MeiliSearch/README.md

# MeiliSearch

[![Build Status](https://github.com/meilisearch/MeiliSearch/workflows/Cargo%20test/badge.svg)](https://github.com/meilisearch/MeiliSearch/actions)
[![dependency status](https://deps.rs/repo/github/meilisearch/MeiliSearch/status.svg)](https://deps.rs/repo/github/meilisearch/MeiliSearch)
[![License](https://img.shields.io/badge/license-MIT-informational)](https://github.com/meilisearch/MeiliSearch/blob/master/LICENSE)

⚡ Ultra relevant and instant full-text search API 🔍

MeiliSearch is a powerful, fast, open-source, easy to use, and deploy search engine.
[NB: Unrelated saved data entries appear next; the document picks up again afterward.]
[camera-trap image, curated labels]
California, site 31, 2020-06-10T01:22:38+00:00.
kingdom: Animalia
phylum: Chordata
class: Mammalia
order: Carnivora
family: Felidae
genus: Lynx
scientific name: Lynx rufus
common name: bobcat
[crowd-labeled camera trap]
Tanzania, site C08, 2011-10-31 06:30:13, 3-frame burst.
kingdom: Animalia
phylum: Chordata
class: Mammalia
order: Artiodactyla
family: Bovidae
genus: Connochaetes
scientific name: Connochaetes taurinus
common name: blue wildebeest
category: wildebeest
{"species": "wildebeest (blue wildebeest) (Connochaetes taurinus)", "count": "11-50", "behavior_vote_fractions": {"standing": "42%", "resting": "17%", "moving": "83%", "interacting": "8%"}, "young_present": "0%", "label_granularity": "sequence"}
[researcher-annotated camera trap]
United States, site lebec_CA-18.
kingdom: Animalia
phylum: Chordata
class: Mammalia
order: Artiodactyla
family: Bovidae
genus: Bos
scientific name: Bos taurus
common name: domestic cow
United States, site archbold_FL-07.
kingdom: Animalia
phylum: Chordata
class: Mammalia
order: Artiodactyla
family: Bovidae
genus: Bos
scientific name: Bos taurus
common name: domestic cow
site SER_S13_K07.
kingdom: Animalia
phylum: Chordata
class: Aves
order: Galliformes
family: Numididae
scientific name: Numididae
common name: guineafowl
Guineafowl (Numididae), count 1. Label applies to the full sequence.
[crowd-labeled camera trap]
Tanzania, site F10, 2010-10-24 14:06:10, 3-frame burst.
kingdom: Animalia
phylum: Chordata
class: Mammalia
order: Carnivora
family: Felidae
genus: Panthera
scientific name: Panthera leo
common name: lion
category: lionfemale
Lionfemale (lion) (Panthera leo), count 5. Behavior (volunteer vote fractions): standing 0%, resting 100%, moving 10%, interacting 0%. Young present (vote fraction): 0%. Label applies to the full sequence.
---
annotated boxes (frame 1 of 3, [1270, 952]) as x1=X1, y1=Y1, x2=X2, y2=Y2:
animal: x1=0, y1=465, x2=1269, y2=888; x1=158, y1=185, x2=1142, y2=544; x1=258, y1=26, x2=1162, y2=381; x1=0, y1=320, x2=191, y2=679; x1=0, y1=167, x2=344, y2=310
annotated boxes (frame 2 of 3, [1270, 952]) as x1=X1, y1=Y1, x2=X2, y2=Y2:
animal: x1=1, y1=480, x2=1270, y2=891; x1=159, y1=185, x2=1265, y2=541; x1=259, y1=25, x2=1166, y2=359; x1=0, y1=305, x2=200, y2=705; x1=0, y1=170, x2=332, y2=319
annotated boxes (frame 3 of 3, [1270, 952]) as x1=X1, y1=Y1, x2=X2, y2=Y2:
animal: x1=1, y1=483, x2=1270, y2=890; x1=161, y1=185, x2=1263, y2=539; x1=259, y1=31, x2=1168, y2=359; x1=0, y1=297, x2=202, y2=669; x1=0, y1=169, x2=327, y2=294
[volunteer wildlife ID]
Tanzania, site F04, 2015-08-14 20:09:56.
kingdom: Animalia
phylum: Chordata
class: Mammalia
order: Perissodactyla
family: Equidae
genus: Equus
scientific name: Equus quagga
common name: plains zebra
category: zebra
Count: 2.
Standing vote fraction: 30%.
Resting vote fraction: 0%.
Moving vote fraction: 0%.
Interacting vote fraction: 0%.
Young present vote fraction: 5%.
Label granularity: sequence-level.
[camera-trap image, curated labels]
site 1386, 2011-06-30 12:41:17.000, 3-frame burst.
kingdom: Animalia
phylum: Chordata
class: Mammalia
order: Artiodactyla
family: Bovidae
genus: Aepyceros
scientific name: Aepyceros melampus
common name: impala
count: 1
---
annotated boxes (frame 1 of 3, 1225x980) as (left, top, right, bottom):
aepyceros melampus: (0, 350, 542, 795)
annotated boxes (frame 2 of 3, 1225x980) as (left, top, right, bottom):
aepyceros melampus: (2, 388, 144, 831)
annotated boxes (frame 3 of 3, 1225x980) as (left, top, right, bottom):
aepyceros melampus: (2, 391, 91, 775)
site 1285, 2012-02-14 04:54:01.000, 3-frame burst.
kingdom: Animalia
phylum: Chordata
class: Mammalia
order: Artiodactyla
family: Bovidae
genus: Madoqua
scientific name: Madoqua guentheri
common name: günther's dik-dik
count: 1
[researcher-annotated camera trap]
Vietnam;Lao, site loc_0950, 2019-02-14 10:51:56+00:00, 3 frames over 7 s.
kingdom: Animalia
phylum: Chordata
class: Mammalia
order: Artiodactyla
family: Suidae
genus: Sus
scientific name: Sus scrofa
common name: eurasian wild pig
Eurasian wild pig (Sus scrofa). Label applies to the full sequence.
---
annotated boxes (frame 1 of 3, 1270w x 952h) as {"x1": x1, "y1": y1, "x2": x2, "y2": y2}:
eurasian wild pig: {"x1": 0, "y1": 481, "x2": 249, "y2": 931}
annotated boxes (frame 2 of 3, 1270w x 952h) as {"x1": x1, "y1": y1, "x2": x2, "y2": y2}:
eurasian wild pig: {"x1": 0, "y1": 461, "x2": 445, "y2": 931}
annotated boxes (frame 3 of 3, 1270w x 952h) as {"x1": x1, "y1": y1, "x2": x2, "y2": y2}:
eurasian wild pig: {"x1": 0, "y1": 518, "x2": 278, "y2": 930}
The search and indexation are fully customizable and handles features like typo-tolerance, filters, and synonyms.
For more [details about those features, go to our documentation](https://docs.meilisearch.com/).

[![crates.io demo gif](misc/crates-io-demo.gif)](https://crates.meilisearch.com)
> Meili helps the Rust community find crates on [crates.meilisearch.com](https://crates.meilisearch.com)

## Features
* Search as-you-type experience (answers < 50ms)
* Full-text search
* Typo tolerant (understands typos and spelling mistakes)
* Supports Kanji
* Supports Synonym
* Easy to install, deploy, and maintain
* Whole documents returned
* Highly customizable
* RESTfull API

## Quick Start

### Deploy the Server

#### Run it using Docker

```bash
docker run -it -p 7700:7700 --rm getmeili/MeiliSearch
```

#### Download the binary

```bash
curl -L https://install.meilisearch.com | sh
./meilisearch
```

#### Compile and run it from sources

If you have the Rust toolchain already installed, you can compile from the source

```bash
git clone https://github.com/meilisearch/MeiliSearch.git
cd MeiliSearch
cargo run --release
```

### Create an Index and Upload Some Documents

We provide a movie dataset that you can use for testing purposes.

```bash
curl -L 'https://bit.ly/33MKvk4' -o movies.json
```

MeiliSearch can serve multiple indexes, with different kinds of documents,
therefore, it is required to create the index before sending documents to it.

```bash
curl -i -X POST 'http://127.0.0.1:7700/indexes' --data '{ "name": "Movies", "uid": "movies" }'
```

Now that the server knows about our brand new index, we can send it data.
We provided you a small dataset that is available in the `datasets/` directory.

```bash
curl -i -X POST 'http://127.0.0.1:7700/indexes/movies/documents' \
  --header 'content-type: application/json' \
  --data-binary @movies.json
```

### Search for Documents

The search engine is now aware of our documents and can serve those via our HTTP server again.
The [`jq` command-line tool](https://stedolan.github.io/jq/) can significantly help you read the server responses.

```bash
curl 'http://127.0.0.1:7700/indexes/movies/search?q=botman+robin&limit=2' | jq
```

```json
{
  "hits": [
    {
      "id": "415",
      "title": "Batman & Robin",
      "poster": "https://image.tmdb.org/t/p/w1280/79AYCcxw3kSKbhGpx1LiqaCAbwo.jpg",
      "overview": "Along with crime-fighting partner Robin and new recruit Batgirl...",
      "release_date": "1997-06-20",
    },
    {
      "id": "411736",
      "title": "Batman: Return of the Caped Crusaders",
      "poster": "https://image.tmdb.org/t/p/w1280/GW3IyMW5Xgl0cgCN8wu96IlNpD.jpg",
      "overview": "Adam West and Burt Ward returns to their iconic roles of Batman and Robin...",
      "release_date": "2016-10-08",
    }
  ],
  "offset": 0,
  "limit": 2,
  "processingTimeMs": 1,
  "query": "botman robin"
}
```

### Documentation

Now, that you have a running MeiliSearch, you can learn more and tune your search engine using [the documentation](https://docs.meilisearch.com).

## How it works

MeiliSearch uses [LMDB](https://en.wikipedia.org/wiki/Lightning_Memory-Mapped_Database) as the internal key-value store. The key-value store allows us to handle updates and queries with small memory and CPU overheads. The whole ranking system is [data oriented](https://github.com/meilisearch/MeiliSearch/issues/82) and provides great performances.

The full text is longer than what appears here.